-- Exercise prompt --
From the text about Zelma Wilson below, copy word for word the part that starts with "- Children: 2" and ends with "mainly in California.".

-- Text shown --
◇ ◇ ◇

- Born: Zelma Gussin November 23, 1918 New York City, New York, U.S.
- Died: May 10, 1996 (aged 77)
- Occupation: Architect
- Spouse(s): Michael Wilson, m. 1941-1978; his death)
- Children: 2
- Family: Paul Jarrico (brother in-law)

= Zelma Wilson =

American architect (1918–1996)

Zelma Wilson, Gussin (November 23, 1918 – May 10, 1996), was an American architect, practicing mainly in California.

==Early life and education==
Zelma Gussin was born in New York City, the daughter of Russian Jewish immigrants. She and her older sister were raised in Santa Paula, California, by their mother Rose (a shopkeeper) and their stepfather, Ed Kraus. She graduated from Santa Paula Union High School, where she played on the tennis team. She majored in art at the University of California Berkeley and later studied at the California Institute of Technology. At the USC School of Architecture, she was the only woman in her 1947 graduating class.

==Career==
In 1948 she worked as a draftsperson at the Los Angeles City Planning Department. She moved to France with her family after her husband was blacklisted in 1952. In Paris, Zelma pursued her interest in sculpture at the École des Beaux-Arts. She earned her architecture license in 1957, and worked with Richard Neutra, Victor Gruen, Rudolph Schindler, and Raphael Soriano. The Wilsons settled in Ojai upon returning to California in 1964.

Zelma Wilson opened her architectural practice in Ojai, Zelma Wilson and Associates, AIA, in 1967. Wilson primarily designed community buildings such as schools, churches, and libraries (see list of works below), but she also designed private residences, banks, and at least one bridge. She served as president of the Ventura County branch of the AIA in 1977. In 1983 she was named a Fellow of the American Institute of Architects.

◇ ◇ ◇

-- Records shown --
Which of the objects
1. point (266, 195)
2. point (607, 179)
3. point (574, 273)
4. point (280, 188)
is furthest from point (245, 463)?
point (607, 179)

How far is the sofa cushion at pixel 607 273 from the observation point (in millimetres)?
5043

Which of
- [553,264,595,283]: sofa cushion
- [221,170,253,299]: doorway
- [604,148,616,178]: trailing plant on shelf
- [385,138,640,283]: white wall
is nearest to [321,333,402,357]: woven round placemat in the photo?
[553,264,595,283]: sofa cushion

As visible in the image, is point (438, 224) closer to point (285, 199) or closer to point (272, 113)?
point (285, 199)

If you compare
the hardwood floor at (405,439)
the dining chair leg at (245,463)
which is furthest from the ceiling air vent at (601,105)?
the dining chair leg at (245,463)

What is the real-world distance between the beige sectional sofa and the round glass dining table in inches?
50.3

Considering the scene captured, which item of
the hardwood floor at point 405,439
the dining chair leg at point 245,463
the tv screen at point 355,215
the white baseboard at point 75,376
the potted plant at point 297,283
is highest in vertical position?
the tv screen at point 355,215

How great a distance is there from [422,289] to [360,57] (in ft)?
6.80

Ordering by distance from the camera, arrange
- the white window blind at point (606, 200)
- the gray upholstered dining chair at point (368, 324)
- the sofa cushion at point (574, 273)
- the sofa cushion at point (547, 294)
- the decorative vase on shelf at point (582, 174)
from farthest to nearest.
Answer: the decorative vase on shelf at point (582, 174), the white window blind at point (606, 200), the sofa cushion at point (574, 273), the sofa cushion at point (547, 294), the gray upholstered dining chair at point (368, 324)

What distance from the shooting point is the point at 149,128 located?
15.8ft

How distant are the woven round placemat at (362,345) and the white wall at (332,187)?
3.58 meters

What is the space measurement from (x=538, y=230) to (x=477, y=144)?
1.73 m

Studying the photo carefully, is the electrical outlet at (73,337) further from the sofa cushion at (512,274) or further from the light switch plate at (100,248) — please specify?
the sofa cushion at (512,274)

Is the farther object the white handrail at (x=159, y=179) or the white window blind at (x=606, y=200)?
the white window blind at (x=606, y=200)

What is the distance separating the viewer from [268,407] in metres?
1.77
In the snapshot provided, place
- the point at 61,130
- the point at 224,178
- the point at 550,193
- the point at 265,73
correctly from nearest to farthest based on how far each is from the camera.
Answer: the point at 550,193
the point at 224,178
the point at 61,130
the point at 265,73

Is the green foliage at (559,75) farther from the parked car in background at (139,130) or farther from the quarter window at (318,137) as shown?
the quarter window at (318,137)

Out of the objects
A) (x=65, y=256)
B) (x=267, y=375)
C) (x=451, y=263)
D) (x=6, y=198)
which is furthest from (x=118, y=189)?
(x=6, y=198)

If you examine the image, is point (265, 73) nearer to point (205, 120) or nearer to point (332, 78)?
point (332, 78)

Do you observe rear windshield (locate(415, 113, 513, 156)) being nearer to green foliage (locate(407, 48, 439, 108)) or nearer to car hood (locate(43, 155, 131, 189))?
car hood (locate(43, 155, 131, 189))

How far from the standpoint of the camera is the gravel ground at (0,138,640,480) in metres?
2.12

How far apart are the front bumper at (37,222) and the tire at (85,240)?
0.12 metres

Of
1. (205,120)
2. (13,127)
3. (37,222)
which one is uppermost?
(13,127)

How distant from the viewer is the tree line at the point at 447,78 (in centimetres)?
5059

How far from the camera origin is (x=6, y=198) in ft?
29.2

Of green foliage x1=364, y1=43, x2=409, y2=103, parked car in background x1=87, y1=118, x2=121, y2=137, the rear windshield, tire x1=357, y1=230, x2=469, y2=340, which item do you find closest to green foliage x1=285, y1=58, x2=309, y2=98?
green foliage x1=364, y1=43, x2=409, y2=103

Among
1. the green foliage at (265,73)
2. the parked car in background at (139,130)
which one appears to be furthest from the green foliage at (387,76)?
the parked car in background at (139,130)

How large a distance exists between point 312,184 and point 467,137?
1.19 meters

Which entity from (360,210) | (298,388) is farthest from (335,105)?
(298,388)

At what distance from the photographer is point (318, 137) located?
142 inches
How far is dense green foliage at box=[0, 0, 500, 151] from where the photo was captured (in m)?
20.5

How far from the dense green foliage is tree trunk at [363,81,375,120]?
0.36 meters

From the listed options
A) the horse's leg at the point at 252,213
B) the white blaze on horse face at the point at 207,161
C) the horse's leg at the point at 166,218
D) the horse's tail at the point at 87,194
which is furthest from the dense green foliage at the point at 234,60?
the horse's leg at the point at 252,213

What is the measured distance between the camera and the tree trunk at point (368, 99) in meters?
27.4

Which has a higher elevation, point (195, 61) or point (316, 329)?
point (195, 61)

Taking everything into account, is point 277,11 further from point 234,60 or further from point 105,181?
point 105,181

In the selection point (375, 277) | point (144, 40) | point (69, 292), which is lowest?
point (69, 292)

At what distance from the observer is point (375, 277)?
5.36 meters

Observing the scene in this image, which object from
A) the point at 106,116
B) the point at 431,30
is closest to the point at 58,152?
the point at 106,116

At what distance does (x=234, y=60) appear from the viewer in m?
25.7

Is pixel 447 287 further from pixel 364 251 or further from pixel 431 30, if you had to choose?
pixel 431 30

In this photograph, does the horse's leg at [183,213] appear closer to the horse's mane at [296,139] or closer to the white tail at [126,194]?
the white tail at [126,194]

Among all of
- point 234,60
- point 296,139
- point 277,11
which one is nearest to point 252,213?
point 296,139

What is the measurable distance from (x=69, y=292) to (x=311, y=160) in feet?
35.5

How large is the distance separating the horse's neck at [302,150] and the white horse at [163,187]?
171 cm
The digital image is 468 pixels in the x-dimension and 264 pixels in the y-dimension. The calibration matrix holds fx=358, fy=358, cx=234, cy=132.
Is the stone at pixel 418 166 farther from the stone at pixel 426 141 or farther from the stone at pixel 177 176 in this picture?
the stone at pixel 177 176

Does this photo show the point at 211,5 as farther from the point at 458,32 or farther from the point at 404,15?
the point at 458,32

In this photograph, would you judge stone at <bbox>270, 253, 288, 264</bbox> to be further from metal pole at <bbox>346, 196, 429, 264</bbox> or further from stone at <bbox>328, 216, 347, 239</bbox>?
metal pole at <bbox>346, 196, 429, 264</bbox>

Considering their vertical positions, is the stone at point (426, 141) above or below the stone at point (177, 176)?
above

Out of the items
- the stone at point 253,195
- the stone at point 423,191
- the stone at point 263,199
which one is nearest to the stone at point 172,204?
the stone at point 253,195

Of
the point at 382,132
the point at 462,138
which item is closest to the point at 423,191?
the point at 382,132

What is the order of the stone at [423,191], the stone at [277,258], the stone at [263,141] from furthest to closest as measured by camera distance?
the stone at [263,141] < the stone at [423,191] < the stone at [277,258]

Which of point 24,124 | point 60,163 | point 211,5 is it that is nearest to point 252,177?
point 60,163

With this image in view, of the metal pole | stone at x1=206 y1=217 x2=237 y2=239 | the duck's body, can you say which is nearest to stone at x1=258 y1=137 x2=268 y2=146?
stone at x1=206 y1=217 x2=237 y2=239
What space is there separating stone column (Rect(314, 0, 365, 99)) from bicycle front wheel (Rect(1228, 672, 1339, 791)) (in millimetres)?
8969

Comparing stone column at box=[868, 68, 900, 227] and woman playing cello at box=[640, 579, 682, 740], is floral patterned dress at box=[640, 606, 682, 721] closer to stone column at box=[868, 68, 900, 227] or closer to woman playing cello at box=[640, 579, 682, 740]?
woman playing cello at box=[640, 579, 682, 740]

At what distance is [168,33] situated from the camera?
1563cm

◇ ◇ ◇

-- Task result --
- Children: 2
- Family: Paul Jarrico (brother in-law)

= Zelma Wilson =

American architect (1918–1996)

Zelma Wilson, Gussin (November 23, 1918 – May 10, 1996), was an American architect, practicing mainly in California.